What Big Data Means for Radio

What Big Data Means for Radio:

There’s been plenty of discussion on what big data can do — tracking public health threats like the flu or improving the performance of an elite sports athlete.

But what might it mean for radio?

At the NAB Show, the issue of big data and radio measurement will be part of sessions like “What’s the Big Data Deal for Radio,” where the concept of analytics and their power in determining listener preferences and impacting purchases will be up for debate.

Every aspect of the content business increasingly will be affected by data and the analytics and insights built on it, said Rick Ducey, managing director of the research firm BIA/Kelsey.

“Audience data, advertising data, content metadata, marketing data — all tied to developing smarter product roadmaps, smarter business models and smarter executions — will be tied to future success,” he said.

DEEPER INSIGHT

At its simplest, big data is a way to give broadcasters a complete understanding of a radio audience across various platforms, including online and OTA.

“Our industry is at a point when big data needs to be considered as a possible opportunity to improve stability, reliability, and validity of our current measurement,” said Buzz Knight, vice president of programming for the Beasley Media Group, which owns more than 60 radio stations.

Buzz Knight, vice president of programming for the Beasley Media Group, said the company is using big data to get a relevant picture of the changing radio industry.

Knight will serve as moderator of the “Big Data Deal” panel in Las Vegas. “The marketplace is clamoring for this discussion both from a measurement front and certainly from a business standpoint.”

With big data analysis techniques, radio stations can, for example, use archived media information to create a complete picture of the effectiveness of an advertising campaign. Consider the media monitoring firm Critical Mention, which captures and indexes 40 hours of broadcast content every 60 seconds from 2,000 unique broadcast sources, giving users a look at a database of millions of searchable segments.

Radio stations might use the data from media measurement to show advertisers how often their brand aired in any geographically or age-segmented market and why that ad run should continue based on the use of additional data such as smart device ownership, drive time peaks or radio vs. app listenership.

For radio, the techniques gleaned from analytics can give stations the ability to better determine patterns of consumption, offer more detailed insights into a specific marketplace and allow radio station ad sales staff to set new strategies and goals.

In today’s marketplace where consumers have so many platforms competing for their attention, big data metrics becomes even more relevant. “It’s important as a way to evaluate what footprint some of these new platforms have and what opportunities they open up for the future of measurement,” Knight said.

ON THE ROAD

This is particularly relevant, Knight said, as it relates to in-car measurements.

As the audio landscape continues to evolve, radio remains the top way to reach consumers across all media platforms — and in particular, radio in the car. According to the most recent Nielsen Comparable Metrics Report, each week, more Americans tune into AM/FM radio (93 percent) than watch television, use smartphones, use tablets or use computers. And that listening is primarily in the car.

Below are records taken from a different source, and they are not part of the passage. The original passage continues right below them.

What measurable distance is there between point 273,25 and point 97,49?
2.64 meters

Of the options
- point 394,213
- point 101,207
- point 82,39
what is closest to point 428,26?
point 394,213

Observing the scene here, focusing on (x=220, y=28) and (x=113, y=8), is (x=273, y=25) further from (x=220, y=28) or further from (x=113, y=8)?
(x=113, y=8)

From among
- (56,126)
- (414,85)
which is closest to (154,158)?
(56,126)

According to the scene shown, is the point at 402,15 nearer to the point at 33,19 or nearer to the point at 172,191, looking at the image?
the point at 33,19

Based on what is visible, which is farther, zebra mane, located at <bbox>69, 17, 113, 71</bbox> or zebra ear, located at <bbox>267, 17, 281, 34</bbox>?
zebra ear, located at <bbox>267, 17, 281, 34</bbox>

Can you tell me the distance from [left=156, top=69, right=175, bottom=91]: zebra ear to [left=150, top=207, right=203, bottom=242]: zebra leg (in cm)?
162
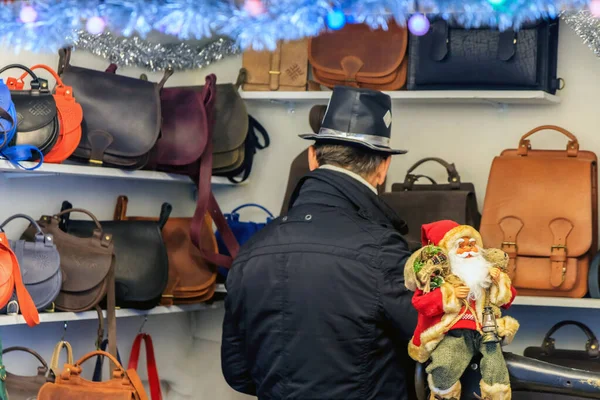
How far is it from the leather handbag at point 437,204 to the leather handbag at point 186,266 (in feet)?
2.18

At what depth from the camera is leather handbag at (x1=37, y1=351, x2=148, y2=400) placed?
2.31 metres

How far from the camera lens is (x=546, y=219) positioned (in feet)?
7.89

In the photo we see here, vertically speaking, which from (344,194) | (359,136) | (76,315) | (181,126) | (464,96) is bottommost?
(76,315)

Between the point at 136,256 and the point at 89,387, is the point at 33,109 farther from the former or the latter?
the point at 89,387

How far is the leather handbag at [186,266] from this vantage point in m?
2.82

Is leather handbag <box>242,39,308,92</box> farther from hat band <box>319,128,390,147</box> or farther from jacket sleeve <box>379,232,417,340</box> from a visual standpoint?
jacket sleeve <box>379,232,417,340</box>

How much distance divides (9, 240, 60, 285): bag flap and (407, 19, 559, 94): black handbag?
4.17 ft

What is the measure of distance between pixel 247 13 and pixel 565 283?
70.7 inches

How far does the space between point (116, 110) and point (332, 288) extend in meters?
1.12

Connected car technology is part of the big data discussion. Shown is a 7-inch iLX-107 screen with CarPlay connectivity from Alpine.

On a typical weekday, radio’s share of in-car listening is 64 percent, following distantly by other means like satellite radio and personal media libraries, according to a recent Jacobs Media report.

What broadcasters now need is a more efficient means of gathering data on that in-car radio listening, and how stations can best target those listeners. “One thing for certain is that some of the new big data offerings offer a view of in-car measurement that paints a [clearer] picture of consumer behavior,” Knight said.

What’s missing in today’s current measurement options is the next step in the evolution of audience measurement.

“Measurement [now] needs to evolve and innovate to give a complete picture of the consumer,” Knight said. Big data metrics offer an opportunity to provide some type of hybrid measurement of data that will give stations a complete picture, he said.

Broadcasters are finding that important data is coming from innovative new places. Megan Lazovick from Edison Research will talk during the session about consumer data emerging from virtual assistants like Alexa and Google Home.

“We conducted multiple studies within the past year to learn about how consumers are behaving with the smart speaker,” she said. “We saw that these devices in the home gradually become more and more adopted, and actually change and create new behaviors that had not existed.” Today, 42 percent of smart speaker owners now say that their smart devices are essential to their everyday lives.

The “Big Data Deal” session also will include panelists from the Katz Media Group and Connected Travel.

Other relevant sessions at the show include “Don’t Let Big Data Become a Massive Liability” in the Broadcast Engineering and Information Technology Conference; “Big Data and Big Brother: News, Privacy & Piracy” at the Destination: NXT Theater (North); and “CM | IP Debate: Understanding Big Data and the Role of Analytics in TV” in the Connected Media | IP Pavilion.